-- Start PASSAGE PROVIDED --
November 6, 2018 1:08 pm
Guest Post by Ekaterina Walter and Jessica Gioglio
In the era of the connected digital consumer, brand storytelling needs to undergo a radical shift. For many companies, brand storytelling has become a buzzword, a way to support marketing campaigns or polished commercials. So much so, that we’ve lost our focus on the heart and soul of brand storytelling.
It’s time we took the BS out of brand storytelling and focus on what truly matters: building the meaningful and relevant connections with our customers.
In our new book,The Laws of Brand Storytelling, we talk about the impact storytelling-done-right has on your business and provide a roadmap which you can use to plug in your own brand storytelling strategy and approach to achieve that impact.
In this post, however, let’s address the top brand storytelling misconceptions that are holding most companies back from achieving that impact:
Misconception #1: “Brand storytelling is only a marketing function”
Look closely at the top brand storytellers and you will see that a culture of storytelling extends far beyond the marketing department. The top brand storytellers empower employees and departments across the organization to craft a cohesive story that’s visible at every single touchpoint of the customer experience journey. From company values, to the culture inside your company, product packaging, customer care, and more, everything you do – and how you do it – becomes a story, it becomes your brand. Although we as marketers often pull off incredible feats solo, if we truly want to reach new levels of success and shape remarkable customer experiences, it’s time to acknowledge that we cannot and should not go at it alone. The more we can shift our companies to view brand storytelling as a thread that runs across the organization and connects us to our employees, customers, suppliers, partners and more, the more impactful our stories will be.
A great example of this comes from Microsoft. Microsoft has 4,000 employees worldwidethat are empowered to be brand storytellers. Miri Rodriguez, Storyteller at Microsoft, emphasizes the importance a 360-degree look across the businesswhen telling great brand stories, “Brands should be telling stories from different aspects of the business: sales, marketing, operations, customer service as each has an exclusive positioning in the brand narrative touching every aspect of the customer experience. The ultimate brand story will weave a tapestry of anecdotes and allegories into the ultimate goal and purpose of the brand.”
Microsoft’s point of view is that storytelling is not marketing content, but a business strategy that can drive cultural transformation and build valuable relationships with their customers. To bring this to life, Microsoft focuses on telling the stories of its customers, who they call, “Real People of Action.” Compared to traditional customer case studies, Microsoft tells the customer journey story, including the ups, downs, lessons learned, key supporters and achievements. By shining a spotlight on customers in an authentic way, Microsoft has been incredibly successful in their brand storytelling efforts.
Misconception #2: “Our story is boring and not worth telling.”
We often hear from companies that, “Our product or company is boring. No story will make it attractive.“ Listen, for every boring product there is a community that uses it and appreciates it. On the company front, if your company is so boring, how did it attract you and your fellow employees to work there? Surely there must be something exciting and noteworthy about the work culture, products, company values or other perks that attracted you and your colleagues to the business.
-- End PASSAGE PROVIDED --
-- Start DATA EXCERPTS --
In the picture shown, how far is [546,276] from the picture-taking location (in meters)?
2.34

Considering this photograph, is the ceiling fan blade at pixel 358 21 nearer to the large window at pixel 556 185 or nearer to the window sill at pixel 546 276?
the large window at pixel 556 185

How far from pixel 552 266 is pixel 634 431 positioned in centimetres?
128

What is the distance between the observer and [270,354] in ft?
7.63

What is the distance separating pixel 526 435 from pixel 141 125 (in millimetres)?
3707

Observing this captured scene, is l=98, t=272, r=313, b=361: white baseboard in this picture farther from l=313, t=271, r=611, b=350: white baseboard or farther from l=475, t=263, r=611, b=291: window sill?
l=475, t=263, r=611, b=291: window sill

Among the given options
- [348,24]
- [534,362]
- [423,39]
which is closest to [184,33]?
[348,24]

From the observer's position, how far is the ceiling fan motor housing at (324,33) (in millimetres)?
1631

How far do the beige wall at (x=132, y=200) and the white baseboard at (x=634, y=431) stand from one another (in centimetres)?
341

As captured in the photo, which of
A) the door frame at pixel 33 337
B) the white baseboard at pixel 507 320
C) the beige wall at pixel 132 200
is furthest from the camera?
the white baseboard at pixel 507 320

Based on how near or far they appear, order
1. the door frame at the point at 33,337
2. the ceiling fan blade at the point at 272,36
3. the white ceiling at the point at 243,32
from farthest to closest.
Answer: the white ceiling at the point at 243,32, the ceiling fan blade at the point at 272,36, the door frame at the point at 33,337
-- End DATA EXCERPTS --
WRITTEN INSTRUCTION 1 ▸
Update the brand storytelling post starting at the words "In our new book,The" and stopping after "achieve that impact.", replacing "roadmap" with "guide".
WRITTEN INSTRUCTION 2 ▸
Count the lines of the listing that contain the string "captured" and give only the number.
The brand storytelling post and the listing are separate, unrelated material.

WRITTEN REPLY 1 ▸
In our new book,The Laws of Brand Storytelling, we talk about the impact storytelling-done-right has on your business and provide a guide which you can use to plug in your own brand storytelling strategy and approach to achieve that impact.

WRITTEN REPLY 2 ▸
2